Interactive · the forecast in your hands
Explore the field
Two instruments, one locked forecast. Put any two of the 48 teams head-to-head on a neutral field, or pull a single slider to watch the draw reshape the title race. Every number here was computed once, in the locked pipeline, and is read back exactly — nothing on this page re-runs the simulation.
§ 01
Team versus team
Pick two nations. The head-to-head is the locked ensemble's neutral-venue forecast for that exact pairing — the same engine, on the same scale, as the champion and group probabilities everywhere else on the site. Argentina and Spain are shown to begin.
Fig. X1 Neutral venue · locked ensemble
Head-to-head, on a neutral field
Win / draw / win, expected goals, the most-likely scorelines, the goal markets, a side-by-side strength read, and the soonest the bracket could put these two together. Change either side to recompute.
Neutral-venue result
Most likely scoreline 1–1 (14.6%), Argentina first.
Expected goals & goal markets
Most-likely scorelines
Top five exact scorelines from the neutral 11×11 grid. Bars shaded by result: Argentina win · draw · Spain win.
Strength profile, side by side
Bars are each metric scaled to the larger of the two sides; raw values are labelled. Source · Oxford Football Forecasting model — per-team dossiers.
Where the draw could pit them together
The earliest the bracket can pit Argentina against Spain is the Round of 32 — and only if the draw breaks that way. This is the soonest their two possible paths can cross, not a prediction that they will.
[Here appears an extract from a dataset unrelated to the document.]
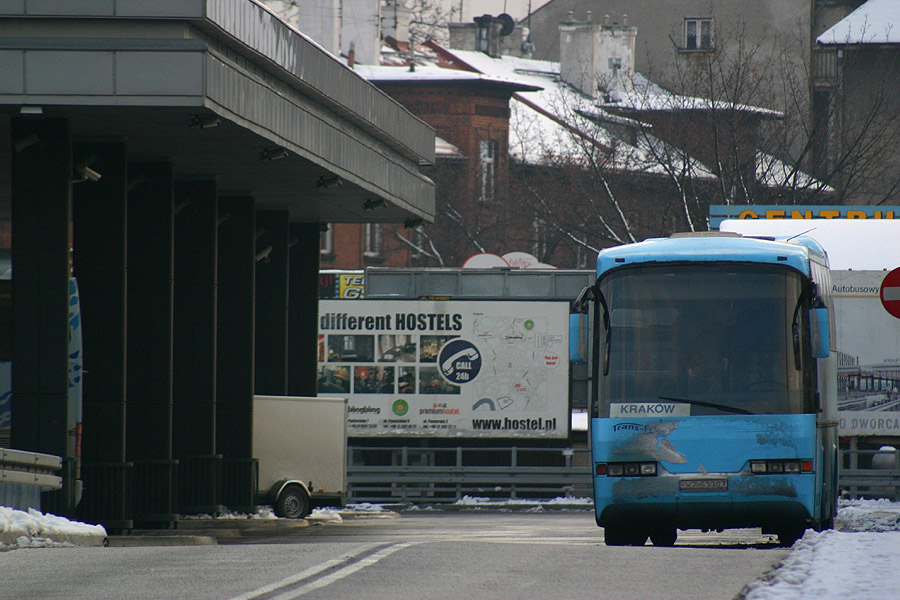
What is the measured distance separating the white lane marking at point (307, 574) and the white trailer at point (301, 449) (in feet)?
49.4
1st(1J) vs 2nd(2H) (R32 tie 13: 1J vs 2H)
A neutral-venue meeting strips out home advantage — it is the cleanest 'who is better, right now' question, and the same neutral grid the simulator uses for every knockout tie.
What this comparison is — and what it is not
Each cell is the locked ensemble's forecast for that one pairing at a neutral venue: the per-cell log-opinion pool of the Dixon-Coles bivariate-Poisson model, the global LightGBM-Poisson and the Bayesian hierarchical model, marginalised from the same 11×11 scoreline grid the tournament simulator consumes. Because it is neutral, it deliberately drops host advantage — so for a group game a host actually plays at home, the live fixture card will differ by exactly that bump. The strength rows are read straight from each nation's dossier; “where they could meet” is pure bracket geometry — the earliest stage the actual draw allows these two to face off, taken over every way each side can qualify (1st, 2nd or one of the eight best thirds). It is a possibility, not a probability. For the realised odds of reaching a round, see the team’s own forecast funnel.
§ 02
Power versus the draw
One slider, two genuine endpoints. Slide from raw Power — each team's champion odds before the bracket existed — to fixture-aware Reality, the odds given the actual draw. Watch who the draw lifts and who it weighs down.
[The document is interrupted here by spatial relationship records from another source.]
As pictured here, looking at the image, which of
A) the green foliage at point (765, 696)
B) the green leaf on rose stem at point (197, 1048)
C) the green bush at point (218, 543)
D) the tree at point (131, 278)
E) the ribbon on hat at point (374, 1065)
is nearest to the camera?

This is an illustration, not a re-simulation. The two endpoints are real, locked outputs; the in-between is a straight interpolation, p(w) = (1−w)·Power + w·Reality, renormalised to sum to 100%. It shows how far the draw moves each team — it does not re-run the 1.1M tournaments, and no blend other than the two endpoints is a model output.
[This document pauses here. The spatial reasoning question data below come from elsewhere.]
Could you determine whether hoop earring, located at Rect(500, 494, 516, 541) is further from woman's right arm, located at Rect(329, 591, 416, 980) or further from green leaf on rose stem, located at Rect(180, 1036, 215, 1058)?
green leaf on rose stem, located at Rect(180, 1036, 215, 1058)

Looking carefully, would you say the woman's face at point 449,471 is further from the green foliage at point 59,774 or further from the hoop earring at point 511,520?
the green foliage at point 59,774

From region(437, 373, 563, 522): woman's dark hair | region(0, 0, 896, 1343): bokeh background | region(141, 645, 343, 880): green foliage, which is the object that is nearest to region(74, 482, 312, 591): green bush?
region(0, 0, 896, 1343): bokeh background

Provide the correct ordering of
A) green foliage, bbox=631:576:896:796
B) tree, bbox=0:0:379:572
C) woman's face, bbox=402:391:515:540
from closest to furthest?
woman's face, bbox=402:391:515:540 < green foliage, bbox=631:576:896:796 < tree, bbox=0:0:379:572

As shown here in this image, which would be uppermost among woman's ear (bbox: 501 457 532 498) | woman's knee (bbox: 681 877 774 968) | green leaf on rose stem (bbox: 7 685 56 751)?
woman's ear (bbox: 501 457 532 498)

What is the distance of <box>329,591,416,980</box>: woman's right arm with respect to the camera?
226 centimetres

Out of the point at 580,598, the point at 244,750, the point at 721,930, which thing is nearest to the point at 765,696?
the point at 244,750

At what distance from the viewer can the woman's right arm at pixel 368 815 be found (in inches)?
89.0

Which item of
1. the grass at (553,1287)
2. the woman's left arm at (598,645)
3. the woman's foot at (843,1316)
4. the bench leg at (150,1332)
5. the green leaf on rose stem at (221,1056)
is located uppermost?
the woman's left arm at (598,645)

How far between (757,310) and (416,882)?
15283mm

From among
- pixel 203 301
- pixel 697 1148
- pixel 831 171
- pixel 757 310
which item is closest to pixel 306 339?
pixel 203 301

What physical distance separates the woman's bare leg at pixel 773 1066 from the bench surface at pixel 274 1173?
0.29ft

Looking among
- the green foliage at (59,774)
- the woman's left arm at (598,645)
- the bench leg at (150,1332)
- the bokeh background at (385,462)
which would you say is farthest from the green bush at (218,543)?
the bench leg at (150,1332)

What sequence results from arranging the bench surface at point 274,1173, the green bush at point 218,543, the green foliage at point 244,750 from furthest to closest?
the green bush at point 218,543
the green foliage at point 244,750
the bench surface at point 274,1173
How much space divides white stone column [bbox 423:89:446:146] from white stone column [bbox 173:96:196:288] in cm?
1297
Fig. X2 Champion odds · interpolated between two locked rankings
From Power to Reality
At the far left, the field as raw strength alone would seed it. At the far right, the same field after the actual draw — softer or harder paths, balanced or stacked halves. The arrows mark each team's rank move between the two.
100% Reality / 0% Power — pure fixture-aware Reality (the locked forecast)
Showing the top 16 of 48; the long tail is at or near zero either way. Arrows compare each team's Reality rank with its Power rank.
The draw is close to fair, so most teams barely move — but it is not perfectly fair: England climbs 1 place on a kinder path while France slips 1. That reshuffle is the whole point of keeping two rankings, not one.
Why two rankings, and why only interpolate them
Power is the champion probability from simulating the bracket with every team in its own group but the draw re-randomised a million times — strength with the luck of the draw averaged out. Reality is the locked forecast: the actual 2026 draw, simulated as it stands. The gap between them is draw-luck — positive for a team the bracket favours, negative for one it punishes. Interpolating between the two is a faithful way to see that gap grow from zero; it is not a third model, and the page never presents the midpoint as a forecast — only the two endpoints are model outputs. The real re-draw experiment — a genuine million-simulation resampling — already happened in the pipeline and is what produces the Power column you are sliding to.